● TEXT PROVIDED
------------------------------------------------------------

This list of steps applicable to learning any programming language. 1.) Switch to appropriate environment 2.) Download an IDE built for your language 3.) 2 + [insert language]Lint 4.) Read some books on the language 5.) Write a program that actually does something useful
Requiring an IDE specific to your language should be the exception, not the rule. Why the hell should you have to learn a completely different editor just to try out a new language? Is the language really so verbose and inexpressive that you can't even maintain it by hand?
An IDE is about making it easier to deal with your own code, not the language per se.

Any nontrivial program... say 50,000+ lines, would benefit from an IDE. Helps even simple tasks like finding all uses of a given function or pretty printing.

Oh. My objection isn't to having to learn an IDE, it's having to learn a new IDE, specific to that language. If you already know an editor which is excellent for editing, indexing, searching, navigating, slicing and dicing text, why should you have to learn a new editor that only even works for that one language (that you may not even use, in the long run)? Being that tightly coupled to the IDE should raise a red flag about the language's longevity / flexibility.

------------------------------------------------------------

● LISTED RECORDS
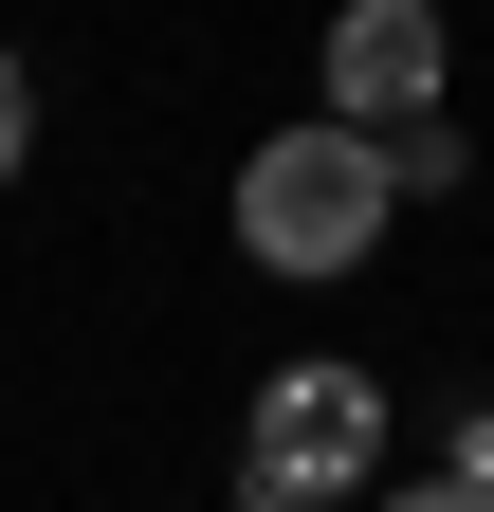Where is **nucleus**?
I'll return each mask as SVG.
<instances>
[{
    "label": "nucleus",
    "mask_w": 494,
    "mask_h": 512,
    "mask_svg": "<svg viewBox=\"0 0 494 512\" xmlns=\"http://www.w3.org/2000/svg\"><path fill=\"white\" fill-rule=\"evenodd\" d=\"M238 256L257 275H293V293H330V275H366V256L403 238V202H385V147H348V128L312 110V128H275V147H238Z\"/></svg>",
    "instance_id": "f257e3e1"
},
{
    "label": "nucleus",
    "mask_w": 494,
    "mask_h": 512,
    "mask_svg": "<svg viewBox=\"0 0 494 512\" xmlns=\"http://www.w3.org/2000/svg\"><path fill=\"white\" fill-rule=\"evenodd\" d=\"M238 494H275V512H366V476H385V384L366 366H275L257 384V421H238Z\"/></svg>",
    "instance_id": "f03ea898"
},
{
    "label": "nucleus",
    "mask_w": 494,
    "mask_h": 512,
    "mask_svg": "<svg viewBox=\"0 0 494 512\" xmlns=\"http://www.w3.org/2000/svg\"><path fill=\"white\" fill-rule=\"evenodd\" d=\"M440 74H458V37L421 19V0H366V19H330V128H348V147L440 128Z\"/></svg>",
    "instance_id": "7ed1b4c3"
},
{
    "label": "nucleus",
    "mask_w": 494,
    "mask_h": 512,
    "mask_svg": "<svg viewBox=\"0 0 494 512\" xmlns=\"http://www.w3.org/2000/svg\"><path fill=\"white\" fill-rule=\"evenodd\" d=\"M458 183H476L458 128H403V147H385V202H458Z\"/></svg>",
    "instance_id": "20e7f679"
},
{
    "label": "nucleus",
    "mask_w": 494,
    "mask_h": 512,
    "mask_svg": "<svg viewBox=\"0 0 494 512\" xmlns=\"http://www.w3.org/2000/svg\"><path fill=\"white\" fill-rule=\"evenodd\" d=\"M19 165H37V74L0 55V183H19Z\"/></svg>",
    "instance_id": "39448f33"
},
{
    "label": "nucleus",
    "mask_w": 494,
    "mask_h": 512,
    "mask_svg": "<svg viewBox=\"0 0 494 512\" xmlns=\"http://www.w3.org/2000/svg\"><path fill=\"white\" fill-rule=\"evenodd\" d=\"M366 512H494V494H458V476H403V494H366Z\"/></svg>",
    "instance_id": "423d86ee"
},
{
    "label": "nucleus",
    "mask_w": 494,
    "mask_h": 512,
    "mask_svg": "<svg viewBox=\"0 0 494 512\" xmlns=\"http://www.w3.org/2000/svg\"><path fill=\"white\" fill-rule=\"evenodd\" d=\"M238 512H275V494H238Z\"/></svg>",
    "instance_id": "0eeeda50"
}]
</instances>
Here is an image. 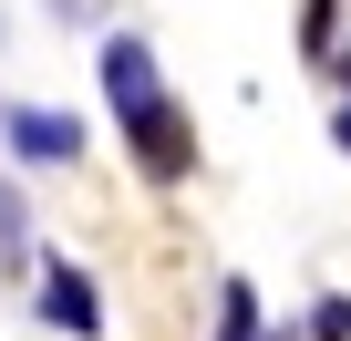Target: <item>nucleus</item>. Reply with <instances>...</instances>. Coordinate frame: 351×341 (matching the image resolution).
<instances>
[{"label": "nucleus", "mask_w": 351, "mask_h": 341, "mask_svg": "<svg viewBox=\"0 0 351 341\" xmlns=\"http://www.w3.org/2000/svg\"><path fill=\"white\" fill-rule=\"evenodd\" d=\"M330 32H341V0H300V52H330Z\"/></svg>", "instance_id": "nucleus-6"}, {"label": "nucleus", "mask_w": 351, "mask_h": 341, "mask_svg": "<svg viewBox=\"0 0 351 341\" xmlns=\"http://www.w3.org/2000/svg\"><path fill=\"white\" fill-rule=\"evenodd\" d=\"M0 134H11L21 165H73V155H83V124L52 114V104H11V114H0Z\"/></svg>", "instance_id": "nucleus-3"}, {"label": "nucleus", "mask_w": 351, "mask_h": 341, "mask_svg": "<svg viewBox=\"0 0 351 341\" xmlns=\"http://www.w3.org/2000/svg\"><path fill=\"white\" fill-rule=\"evenodd\" d=\"M93 73H104V93H114V124H134V114H155V104H165V83H155V52H145L134 32H114V42L93 52Z\"/></svg>", "instance_id": "nucleus-1"}, {"label": "nucleus", "mask_w": 351, "mask_h": 341, "mask_svg": "<svg viewBox=\"0 0 351 341\" xmlns=\"http://www.w3.org/2000/svg\"><path fill=\"white\" fill-rule=\"evenodd\" d=\"M217 341H269V331H258V300H248V279H228V290H217Z\"/></svg>", "instance_id": "nucleus-5"}, {"label": "nucleus", "mask_w": 351, "mask_h": 341, "mask_svg": "<svg viewBox=\"0 0 351 341\" xmlns=\"http://www.w3.org/2000/svg\"><path fill=\"white\" fill-rule=\"evenodd\" d=\"M124 134H134V165H145L155 187H176V176H186V165H197V124L176 114V104H155V114H134Z\"/></svg>", "instance_id": "nucleus-2"}, {"label": "nucleus", "mask_w": 351, "mask_h": 341, "mask_svg": "<svg viewBox=\"0 0 351 341\" xmlns=\"http://www.w3.org/2000/svg\"><path fill=\"white\" fill-rule=\"evenodd\" d=\"M310 331H320V341H351V300H320V310H310Z\"/></svg>", "instance_id": "nucleus-7"}, {"label": "nucleus", "mask_w": 351, "mask_h": 341, "mask_svg": "<svg viewBox=\"0 0 351 341\" xmlns=\"http://www.w3.org/2000/svg\"><path fill=\"white\" fill-rule=\"evenodd\" d=\"M330 73H341V83H351V42H341V52H330Z\"/></svg>", "instance_id": "nucleus-9"}, {"label": "nucleus", "mask_w": 351, "mask_h": 341, "mask_svg": "<svg viewBox=\"0 0 351 341\" xmlns=\"http://www.w3.org/2000/svg\"><path fill=\"white\" fill-rule=\"evenodd\" d=\"M330 134H341V155H351V104H341V114H330Z\"/></svg>", "instance_id": "nucleus-8"}, {"label": "nucleus", "mask_w": 351, "mask_h": 341, "mask_svg": "<svg viewBox=\"0 0 351 341\" xmlns=\"http://www.w3.org/2000/svg\"><path fill=\"white\" fill-rule=\"evenodd\" d=\"M42 320H52V331H73V341H93V331H104V300H93V279H83L73 259H42Z\"/></svg>", "instance_id": "nucleus-4"}]
</instances>
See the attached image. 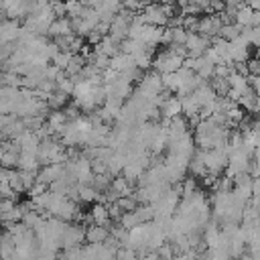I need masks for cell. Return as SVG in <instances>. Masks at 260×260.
<instances>
[{
	"label": "cell",
	"instance_id": "1",
	"mask_svg": "<svg viewBox=\"0 0 260 260\" xmlns=\"http://www.w3.org/2000/svg\"><path fill=\"white\" fill-rule=\"evenodd\" d=\"M183 65V59L179 55H175L171 49H167L162 55H158L154 61H152V67L158 75H167V73H175L179 71Z\"/></svg>",
	"mask_w": 260,
	"mask_h": 260
},
{
	"label": "cell",
	"instance_id": "2",
	"mask_svg": "<svg viewBox=\"0 0 260 260\" xmlns=\"http://www.w3.org/2000/svg\"><path fill=\"white\" fill-rule=\"evenodd\" d=\"M187 49V57L195 59V57H201L205 53V49L209 47V39L197 35V32H187V39H185V45Z\"/></svg>",
	"mask_w": 260,
	"mask_h": 260
},
{
	"label": "cell",
	"instance_id": "3",
	"mask_svg": "<svg viewBox=\"0 0 260 260\" xmlns=\"http://www.w3.org/2000/svg\"><path fill=\"white\" fill-rule=\"evenodd\" d=\"M221 24H223V20H221L217 14L203 16V18H199V22H197V35H201V37H205V39L215 37V35H219Z\"/></svg>",
	"mask_w": 260,
	"mask_h": 260
},
{
	"label": "cell",
	"instance_id": "4",
	"mask_svg": "<svg viewBox=\"0 0 260 260\" xmlns=\"http://www.w3.org/2000/svg\"><path fill=\"white\" fill-rule=\"evenodd\" d=\"M81 240H83V230L79 225H67L63 236L59 238V248H65V252L73 250L77 248V244H81Z\"/></svg>",
	"mask_w": 260,
	"mask_h": 260
},
{
	"label": "cell",
	"instance_id": "5",
	"mask_svg": "<svg viewBox=\"0 0 260 260\" xmlns=\"http://www.w3.org/2000/svg\"><path fill=\"white\" fill-rule=\"evenodd\" d=\"M0 10H4L6 12V16L10 18V20H14L16 22V18H20V16H28V4L26 2H2L0 4Z\"/></svg>",
	"mask_w": 260,
	"mask_h": 260
},
{
	"label": "cell",
	"instance_id": "6",
	"mask_svg": "<svg viewBox=\"0 0 260 260\" xmlns=\"http://www.w3.org/2000/svg\"><path fill=\"white\" fill-rule=\"evenodd\" d=\"M93 53H98V55H104V57H108V59H112V57H116L118 53H120V43H116L114 39H110L108 35L95 45V51Z\"/></svg>",
	"mask_w": 260,
	"mask_h": 260
},
{
	"label": "cell",
	"instance_id": "7",
	"mask_svg": "<svg viewBox=\"0 0 260 260\" xmlns=\"http://www.w3.org/2000/svg\"><path fill=\"white\" fill-rule=\"evenodd\" d=\"M47 35L57 37V39L67 37V35H73V30H71V20H69V18H55V20L51 22Z\"/></svg>",
	"mask_w": 260,
	"mask_h": 260
},
{
	"label": "cell",
	"instance_id": "8",
	"mask_svg": "<svg viewBox=\"0 0 260 260\" xmlns=\"http://www.w3.org/2000/svg\"><path fill=\"white\" fill-rule=\"evenodd\" d=\"M83 238H85L89 244H104V242L110 238V230L91 223V225L87 228V232H83Z\"/></svg>",
	"mask_w": 260,
	"mask_h": 260
},
{
	"label": "cell",
	"instance_id": "9",
	"mask_svg": "<svg viewBox=\"0 0 260 260\" xmlns=\"http://www.w3.org/2000/svg\"><path fill=\"white\" fill-rule=\"evenodd\" d=\"M20 37V26L14 20H6L0 24V43H10Z\"/></svg>",
	"mask_w": 260,
	"mask_h": 260
},
{
	"label": "cell",
	"instance_id": "10",
	"mask_svg": "<svg viewBox=\"0 0 260 260\" xmlns=\"http://www.w3.org/2000/svg\"><path fill=\"white\" fill-rule=\"evenodd\" d=\"M158 110L162 112V118H165V120H171V118H175V116H181V100H179L177 95H175V98H167Z\"/></svg>",
	"mask_w": 260,
	"mask_h": 260
},
{
	"label": "cell",
	"instance_id": "11",
	"mask_svg": "<svg viewBox=\"0 0 260 260\" xmlns=\"http://www.w3.org/2000/svg\"><path fill=\"white\" fill-rule=\"evenodd\" d=\"M16 167H18L20 171H26V173H37L39 167H41V162H39L37 154L20 152V154H18V162H16Z\"/></svg>",
	"mask_w": 260,
	"mask_h": 260
},
{
	"label": "cell",
	"instance_id": "12",
	"mask_svg": "<svg viewBox=\"0 0 260 260\" xmlns=\"http://www.w3.org/2000/svg\"><path fill=\"white\" fill-rule=\"evenodd\" d=\"M89 219L93 221V225H102V228H106V225H108V221H110L106 205H102V203L93 205V207H91V211H89Z\"/></svg>",
	"mask_w": 260,
	"mask_h": 260
},
{
	"label": "cell",
	"instance_id": "13",
	"mask_svg": "<svg viewBox=\"0 0 260 260\" xmlns=\"http://www.w3.org/2000/svg\"><path fill=\"white\" fill-rule=\"evenodd\" d=\"M203 242L207 244L209 250H215L217 248V242H219V228L215 221H209L207 228H205V234H203Z\"/></svg>",
	"mask_w": 260,
	"mask_h": 260
},
{
	"label": "cell",
	"instance_id": "14",
	"mask_svg": "<svg viewBox=\"0 0 260 260\" xmlns=\"http://www.w3.org/2000/svg\"><path fill=\"white\" fill-rule=\"evenodd\" d=\"M242 35V28L238 26V24H221V28H219V39H223V41H234V39H238Z\"/></svg>",
	"mask_w": 260,
	"mask_h": 260
},
{
	"label": "cell",
	"instance_id": "15",
	"mask_svg": "<svg viewBox=\"0 0 260 260\" xmlns=\"http://www.w3.org/2000/svg\"><path fill=\"white\" fill-rule=\"evenodd\" d=\"M98 197V191L89 185H77V199L81 203H89V201H95Z\"/></svg>",
	"mask_w": 260,
	"mask_h": 260
},
{
	"label": "cell",
	"instance_id": "16",
	"mask_svg": "<svg viewBox=\"0 0 260 260\" xmlns=\"http://www.w3.org/2000/svg\"><path fill=\"white\" fill-rule=\"evenodd\" d=\"M132 213L136 215L138 223H148V221H152V217H154V211H152L150 205H136V209H134Z\"/></svg>",
	"mask_w": 260,
	"mask_h": 260
},
{
	"label": "cell",
	"instance_id": "17",
	"mask_svg": "<svg viewBox=\"0 0 260 260\" xmlns=\"http://www.w3.org/2000/svg\"><path fill=\"white\" fill-rule=\"evenodd\" d=\"M132 59H134V65H136V69H148V67L152 65V53H148V51H144V53H138V55H134Z\"/></svg>",
	"mask_w": 260,
	"mask_h": 260
},
{
	"label": "cell",
	"instance_id": "18",
	"mask_svg": "<svg viewBox=\"0 0 260 260\" xmlns=\"http://www.w3.org/2000/svg\"><path fill=\"white\" fill-rule=\"evenodd\" d=\"M69 59H71V53H67V51H59V53L53 57V63H55V67H57L59 71H65Z\"/></svg>",
	"mask_w": 260,
	"mask_h": 260
},
{
	"label": "cell",
	"instance_id": "19",
	"mask_svg": "<svg viewBox=\"0 0 260 260\" xmlns=\"http://www.w3.org/2000/svg\"><path fill=\"white\" fill-rule=\"evenodd\" d=\"M87 39H89V43H95V45H98V43H100V41H102L104 37H102V35H100V32H98V30L93 28V30H91V32L87 35Z\"/></svg>",
	"mask_w": 260,
	"mask_h": 260
}]
</instances>
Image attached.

------------------------------------------------------------

● INSTRUCTION
The discussion of IDEs names the things an editor someone already knows might be excellent for. List each of them. The records are not used in any of these tasks.

● FULL OUTPUT
- editing
- indexing
- searching
- navigating
- slicing and dicing text